Hashtables

First, a note: I really like the chapter on Hashtables in your book. Check it out.

Hashtables are one of the really simple and effective ideas in computer science. They show up absolutely everywhere, because they work SO well.

Suppose in our Map, we were going to get 100 pieces of data added, and the keys would be the integers 0-99. How would you store them? You'd just put them in an array, right? The runtime of insert, get, and remove, would all be O(1). That'd be wonderful!

Of course, this is unrealistic for a couple reasons. First, we don't always know how many pieces of data we have coming in, and we don't always have integral keys. And, even if we do have integral keys, odds are they're not all small, positive numbers (large numbers would require too large an array to be worth it).

An O(1) insert, get, and remove is quite the prize, so let's not give up so quickly. Let's look at these problems one at a time.

My Keys Aren't Integers!

Well... make them integers. Consider Strings, for example. We know that a char is actually just an integer. So, maybe, just add the characters in the string? That gives us an int! Job done!

We can imagine coming up with a similar function for any type of sortable key. This function, unsurprisingly, is called a hash function, and it takes in a key and returns an int.

My ints Are Really Big (or are negative)!

Well, decide on a size for your array. Then, using absolute value and the modulo operator (%), you can make your ints be as small and positive as you need. Was that hard? Jeez, you're such a whiner.

But, won't this result in multiple Strings having identical hashes? Yes! This is called a collision, and avoiding them and handling them is the only hard-ish parts (not really that hard) of making a hashtable.

Making a Good Hash Function

So is any hash function as good as any other hash function? Well, no. First of all, a hash function has to be deterministic, which is to say, every time was call our hash function on our key, it has to result in the same number. Second, we want our hash function to minimize collisions. If our hash function for Strings gave us nothing but integers between 10 and 50, no matter what the String, that would be a bad hash function, as there would be a huge number of collisions! Writing good hash functions is an active area of research for computer scientists and number theorists.

Java's Object class defines a hashCode() method, but it's not very good, because Object class level, we don't know anything about the object at all. This means they base it on the address the object is stored at. This is problematic. Suppose we have stored a String "hello" in our hashtable, and now want to find it by calling get("hello"). Because these two objects are stored at different address locations, we would get different hashes, and this get wouldn't work.

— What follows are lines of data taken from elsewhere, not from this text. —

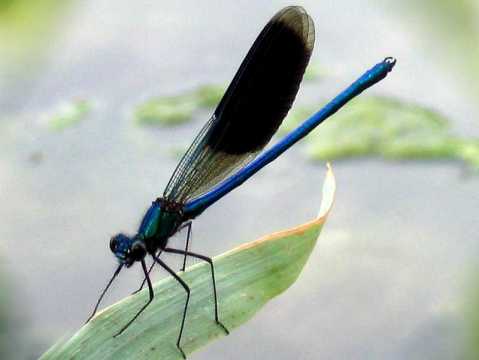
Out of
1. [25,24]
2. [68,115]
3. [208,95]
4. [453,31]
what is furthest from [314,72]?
[25,24]

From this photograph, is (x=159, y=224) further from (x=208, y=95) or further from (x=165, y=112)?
(x=208, y=95)

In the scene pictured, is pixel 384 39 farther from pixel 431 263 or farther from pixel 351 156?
pixel 431 263

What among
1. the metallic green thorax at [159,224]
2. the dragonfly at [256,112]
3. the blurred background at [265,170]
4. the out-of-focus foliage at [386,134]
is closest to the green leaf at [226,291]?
the metallic green thorax at [159,224]

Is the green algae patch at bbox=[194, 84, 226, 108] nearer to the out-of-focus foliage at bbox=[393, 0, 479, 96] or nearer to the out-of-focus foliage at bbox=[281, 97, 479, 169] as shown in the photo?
the out-of-focus foliage at bbox=[281, 97, 479, 169]

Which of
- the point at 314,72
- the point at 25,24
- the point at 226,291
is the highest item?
the point at 25,24

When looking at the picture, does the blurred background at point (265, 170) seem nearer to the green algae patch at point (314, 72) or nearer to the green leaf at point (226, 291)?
the green algae patch at point (314, 72)

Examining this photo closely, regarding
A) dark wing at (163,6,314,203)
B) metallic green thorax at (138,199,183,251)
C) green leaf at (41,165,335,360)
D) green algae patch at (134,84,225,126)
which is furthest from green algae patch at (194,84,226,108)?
green leaf at (41,165,335,360)

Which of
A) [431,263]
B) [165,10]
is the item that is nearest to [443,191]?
[431,263]
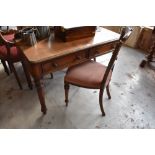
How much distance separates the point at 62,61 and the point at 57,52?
0.12m

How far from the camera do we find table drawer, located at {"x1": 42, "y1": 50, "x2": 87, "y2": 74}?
1194mm

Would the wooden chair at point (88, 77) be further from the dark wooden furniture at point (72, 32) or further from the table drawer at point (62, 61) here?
the dark wooden furniture at point (72, 32)

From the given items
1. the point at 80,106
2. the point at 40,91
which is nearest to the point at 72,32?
the point at 40,91

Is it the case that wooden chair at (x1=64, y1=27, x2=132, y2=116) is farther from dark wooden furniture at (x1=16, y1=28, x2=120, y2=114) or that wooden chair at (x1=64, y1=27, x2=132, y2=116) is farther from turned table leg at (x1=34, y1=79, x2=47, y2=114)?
turned table leg at (x1=34, y1=79, x2=47, y2=114)

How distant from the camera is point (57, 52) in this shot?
116cm

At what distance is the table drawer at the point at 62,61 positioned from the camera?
3.92 ft

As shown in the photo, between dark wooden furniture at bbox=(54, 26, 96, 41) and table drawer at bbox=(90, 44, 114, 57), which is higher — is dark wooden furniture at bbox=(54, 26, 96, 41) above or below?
above

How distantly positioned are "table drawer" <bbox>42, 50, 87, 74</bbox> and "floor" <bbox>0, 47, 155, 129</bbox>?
583 mm

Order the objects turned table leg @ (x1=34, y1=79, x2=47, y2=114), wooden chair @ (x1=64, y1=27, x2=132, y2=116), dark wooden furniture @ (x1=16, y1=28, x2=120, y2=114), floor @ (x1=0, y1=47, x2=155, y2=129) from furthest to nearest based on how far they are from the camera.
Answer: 1. floor @ (x1=0, y1=47, x2=155, y2=129)
2. wooden chair @ (x1=64, y1=27, x2=132, y2=116)
3. turned table leg @ (x1=34, y1=79, x2=47, y2=114)
4. dark wooden furniture @ (x1=16, y1=28, x2=120, y2=114)

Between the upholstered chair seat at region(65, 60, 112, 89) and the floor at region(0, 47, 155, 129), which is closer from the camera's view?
the upholstered chair seat at region(65, 60, 112, 89)

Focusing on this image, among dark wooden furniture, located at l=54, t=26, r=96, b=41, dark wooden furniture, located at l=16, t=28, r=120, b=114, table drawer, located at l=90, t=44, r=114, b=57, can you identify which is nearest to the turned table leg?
dark wooden furniture, located at l=16, t=28, r=120, b=114

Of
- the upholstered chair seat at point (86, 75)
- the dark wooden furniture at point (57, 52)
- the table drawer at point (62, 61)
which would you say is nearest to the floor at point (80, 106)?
the dark wooden furniture at point (57, 52)

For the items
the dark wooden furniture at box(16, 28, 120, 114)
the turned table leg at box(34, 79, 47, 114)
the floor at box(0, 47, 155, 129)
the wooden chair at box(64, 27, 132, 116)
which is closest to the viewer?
the dark wooden furniture at box(16, 28, 120, 114)
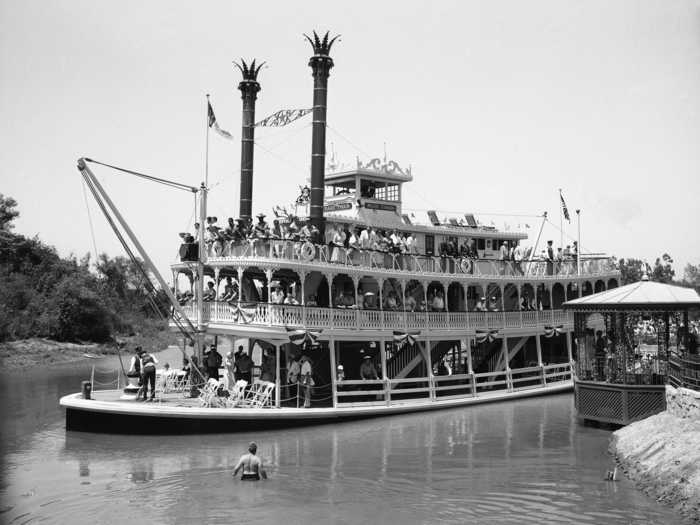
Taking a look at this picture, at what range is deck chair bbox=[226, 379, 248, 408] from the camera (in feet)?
67.7

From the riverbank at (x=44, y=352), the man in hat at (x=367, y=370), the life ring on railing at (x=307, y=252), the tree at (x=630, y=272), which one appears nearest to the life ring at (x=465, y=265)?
the man in hat at (x=367, y=370)

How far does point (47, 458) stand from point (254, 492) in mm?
5909

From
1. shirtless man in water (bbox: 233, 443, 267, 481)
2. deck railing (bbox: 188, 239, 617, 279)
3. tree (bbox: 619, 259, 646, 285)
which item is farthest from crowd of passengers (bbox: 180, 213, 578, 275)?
tree (bbox: 619, 259, 646, 285)

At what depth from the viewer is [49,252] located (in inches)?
2313

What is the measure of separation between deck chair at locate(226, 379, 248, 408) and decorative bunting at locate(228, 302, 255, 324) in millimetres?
1664

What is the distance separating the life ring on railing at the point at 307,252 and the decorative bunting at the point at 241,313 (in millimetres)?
2113

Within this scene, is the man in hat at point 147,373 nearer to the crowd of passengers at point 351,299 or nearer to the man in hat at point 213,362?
the man in hat at point 213,362

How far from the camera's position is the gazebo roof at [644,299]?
64.8 ft

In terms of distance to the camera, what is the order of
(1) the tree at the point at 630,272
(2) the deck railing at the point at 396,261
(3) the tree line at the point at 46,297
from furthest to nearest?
(1) the tree at the point at 630,272 < (3) the tree line at the point at 46,297 < (2) the deck railing at the point at 396,261

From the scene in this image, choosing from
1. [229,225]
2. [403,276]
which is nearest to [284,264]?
[229,225]

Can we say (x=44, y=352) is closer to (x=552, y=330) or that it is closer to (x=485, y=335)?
(x=485, y=335)

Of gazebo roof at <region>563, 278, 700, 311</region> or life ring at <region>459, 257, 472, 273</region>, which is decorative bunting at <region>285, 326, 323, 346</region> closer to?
gazebo roof at <region>563, 278, 700, 311</region>

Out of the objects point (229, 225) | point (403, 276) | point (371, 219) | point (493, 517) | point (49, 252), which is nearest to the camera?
point (493, 517)

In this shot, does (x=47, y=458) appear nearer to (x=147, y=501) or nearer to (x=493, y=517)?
(x=147, y=501)
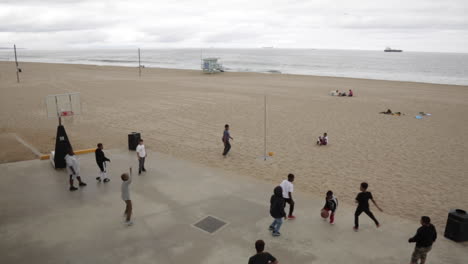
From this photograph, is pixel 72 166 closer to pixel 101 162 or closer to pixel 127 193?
pixel 101 162

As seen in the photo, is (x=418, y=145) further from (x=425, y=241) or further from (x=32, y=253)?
(x=32, y=253)

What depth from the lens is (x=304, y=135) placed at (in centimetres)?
1609

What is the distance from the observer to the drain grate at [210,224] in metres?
7.16

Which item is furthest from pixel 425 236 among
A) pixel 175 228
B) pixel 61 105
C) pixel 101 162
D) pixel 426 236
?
pixel 61 105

Fortunately, for Strings, Java has overridden this method to avoid that problem. Check out the Javadoc! If you're implementing a hashtable for Strings, you should feel free to use this.

Handling Collisions

Despite our best attempts, our hash function has resulted in a collision: two keys, after being absolute value'd and modulo'd, have resulted in the same hash integer. This happens pretty often, as demanded by the Birthday Problem. We have two ways to handle this: Open Addressing, and Separate Chaining.

Open Addressing

Array full at the index you'd like to insert something? Move to the next one. Your find, then, goes to where it'd like to be inserted, then moves along linearly, until it finds an empty space. There are other, more sophisticated approaches as well.

No matter how sophisticated, though, the problem remains: if the array isn't big enough, the array fills up, and now insert() and get() become O(n) operations. With a big enough array, though, this works well.

Separate Chaining

More commonly used, though, is separate chaining. In this, we have an array of Linked Lists (or Trees, or something). Upon hashing to a certain spot, you add that element to the data structure of all keys that have been hashed to that same index. get() just has to find that key in that data structure.

Runtime of Maps Implemented With Hashtables

We'll assume a good hash function, and an array of size k, into which we've hashed n keys. We'll also assume we've used Separate Chaining.

On average, there are \(\frac{n}{k}\) elements hashed into each index. This number is known as the load factor. If k was chosen with no knowledge of n, then this means there are O(n) elements stored in each bucket. However, if k was chosen to be some fraction of n, then there are O(1) elements stored in each bucket.

Fortunately, we can resize the array as things are added. In practice, this is usually accomplished where if the load factor becomes larger than .75, we double the size of the array and rehash everything. So, we can assume there are O(1) elements stored in each index.

To do an insert, we perform the hash (O(1)), and insert the element into that spot in the array (O(1)). So, the runtime of insert is, indeed, O(1).

To do a get, we perform the hash (O(1)), and then get the element from the data structure stored at that spot (O(1)).

To do a remove, we perform the hash (O(1)), and remove it from the data structure at that index (O(1)).

Holy crap! Everything is O(1)! Why the hell did we just spend this long on Trees? Well, in the worst case, everything hashes to the same index, and get and remove are actually O(n). But also, there are other ADTs...